*TEXT SHOWN*
Vaccine Development – A Brief Overview

Due to Coronavirus, there is perhaps a greater interest in vaccine development today than at any other point in history. It seems not a day goes by at the moment without another headline proclaiming a vaccine might be just around the corner, piquing the interest of the public and making us all hope an end to the virus may be imminent.

COVID first emerged on a global scale back in early 2020 and has since gone on to infect over 40 million people across the world – and has sadly also been the attributed cause of over 1 million deaths.

The virus has decimated economies and caused misery in populations across the planet. Social distancing, isolation, lockdown, cluster cases, the ‘R’ number – none of these terms were known at the start of this year yet now have been adopted into the common vocabulary.

Meantime we have had temporary solutions and fixes that have helped massively mitigate the effects of COVID – such as rapid antigen kits produced by companies like Team Technologies. While testing kits have undoubtedly helped, longer-term, most experts agree the only successful way out of the current predicament will be through the development of an effective vaccine.

There is little doubt Coronavirus has changed the world, and the race is now on to find an effective vaccine. But just what goes into vaccine development – and how likely is it we will see a COVID vaccine any time soon?

The five stages of vaccine production

Vaccine research normally takes several years; however, in the case of Coronavirus, many experts believe we could see a vaccine developed in just 12 to 18 months. This truly will be a gargantuan effort considering the various stages vaccines typically need to pass before gaining approval:

Pre-clinical testing: Identifying a virus’s characteristics is central to finding a cure, however, the first stage in development is to check whether avaccine can trigger an immune response. To do this, researchers will administer the vaccine to animals and monitorhow it performs.

Phase one testing: In phase one, the vaccine will be administered to a small group of volunteers – mostly to assess the immune response it provokes as well as to test safety considerations.

Phase two testing: Once it’s been established, the vaccine has provoked the appropriate immune response, it will then be rolled out to more comprehensive testing on hundreds of people. This stage of testing will typically focus mostly on safety and assessing the correct dosage.

Phase three testing: Phase three is the final hurdle in terms of development. The vaccine is given to thousands of people to check its safety, effectiveness, and likelihood of causing side effects. This final phase of testing also normally includes administering a placebo to a control group.

Approval: Only if a vaccine has passed all four previous testing phases, will it be considered safe, effective and appropriate for general release.

How vaccines work

Most vaccines work by taking bacteria or viruses and weakening them sufficiently so that they can’t replicate particularly well – or not at all. The public is then exposed to this reduced-strength virus to allow them to develop immunity.

Of course, before this stage is reached, the vaccine needs to undergo the stages of testing outlined above. There are currently 11 Coronavirus vaccines at phase three testing phase.

The World Health Organization (WHO) is currently tracking the development of over 170 different Coronavirus vaccines, each at different stages of the development process. WHO has also said it does not expect vaccination against COVID until mid-2021.

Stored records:
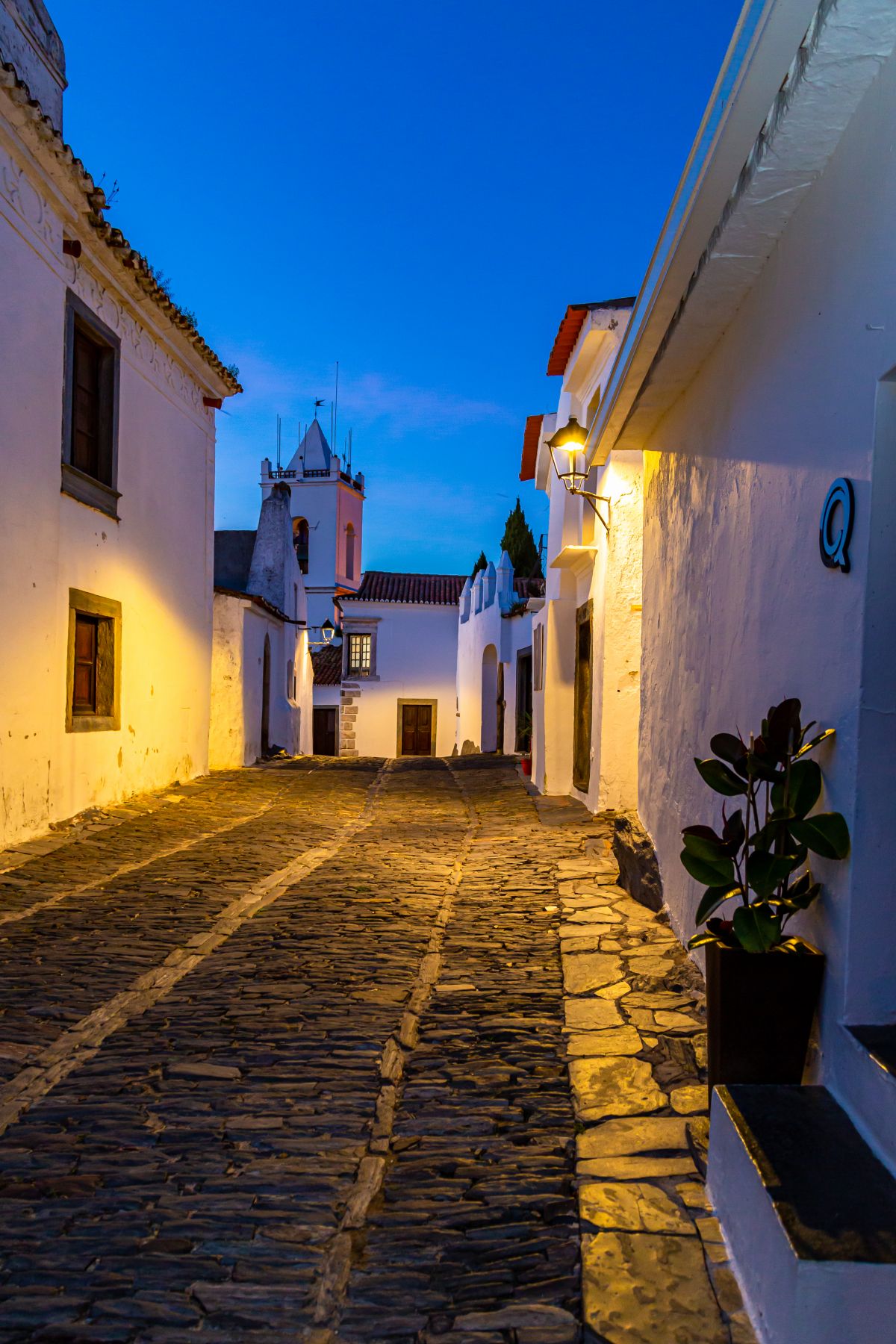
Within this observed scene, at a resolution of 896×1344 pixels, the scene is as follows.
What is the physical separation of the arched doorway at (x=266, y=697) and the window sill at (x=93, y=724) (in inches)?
315

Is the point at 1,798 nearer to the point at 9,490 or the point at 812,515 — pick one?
the point at 9,490

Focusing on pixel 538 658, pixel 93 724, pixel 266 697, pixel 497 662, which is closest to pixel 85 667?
pixel 93 724

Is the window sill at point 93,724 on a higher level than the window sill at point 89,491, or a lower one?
lower

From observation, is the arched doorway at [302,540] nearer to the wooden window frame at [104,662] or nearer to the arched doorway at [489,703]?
the arched doorway at [489,703]

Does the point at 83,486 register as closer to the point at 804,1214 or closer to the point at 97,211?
the point at 97,211

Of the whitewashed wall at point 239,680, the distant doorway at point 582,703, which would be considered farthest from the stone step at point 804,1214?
the whitewashed wall at point 239,680

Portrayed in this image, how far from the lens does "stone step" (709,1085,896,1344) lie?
1.86 m

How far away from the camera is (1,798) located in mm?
7793

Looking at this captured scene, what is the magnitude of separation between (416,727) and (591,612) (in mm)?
24377

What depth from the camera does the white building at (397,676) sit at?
34.7 meters

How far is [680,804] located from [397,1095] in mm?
2674

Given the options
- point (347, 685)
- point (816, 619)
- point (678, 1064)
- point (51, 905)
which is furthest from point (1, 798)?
point (347, 685)

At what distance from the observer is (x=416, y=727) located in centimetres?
3488

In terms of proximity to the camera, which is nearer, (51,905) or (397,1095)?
(397,1095)
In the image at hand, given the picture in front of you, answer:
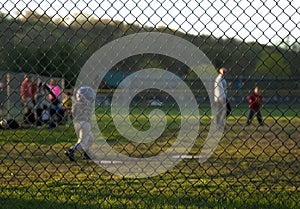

*TASKS FOR THIS EXERCISE*
**1)** Reproduce the passage of the vaccine development overview between "The virus has" and "of an effective vaccine.", inclusive.
**2)** According to the vaccine development overview, when does WHO expect vaccination against COVID?
**3)** Translate this sentence from the vaccine development overview into Spanish: "Phase three is the final hurdle in terms of development."
The records have no connection to the vaccine development overview.

*TASK RESULTS*
**1)**
The virus has decimated economies and caused misery in populations across the planet. Social distancing, isolation, lockdown, cluster cases, the ‘R’ number – none of these terms were known at the start of this year yet now have been adopted into the common vocabulary.

Meantime we have had temporary solutions and fixes that have helped massively mitigate the effects of COVID – such as rapid antigen kits produced by companies like Team Technologies. While testing kits have undoubtedly helped, longer-term, most experts agree the only successful way out of the current predicament will be through the development of an effective vaccine.

**2)** WHO does not expect vaccination against COVID until mid-2021.

**3)** La fase tres es el último obstáculo en términos de desarrollo.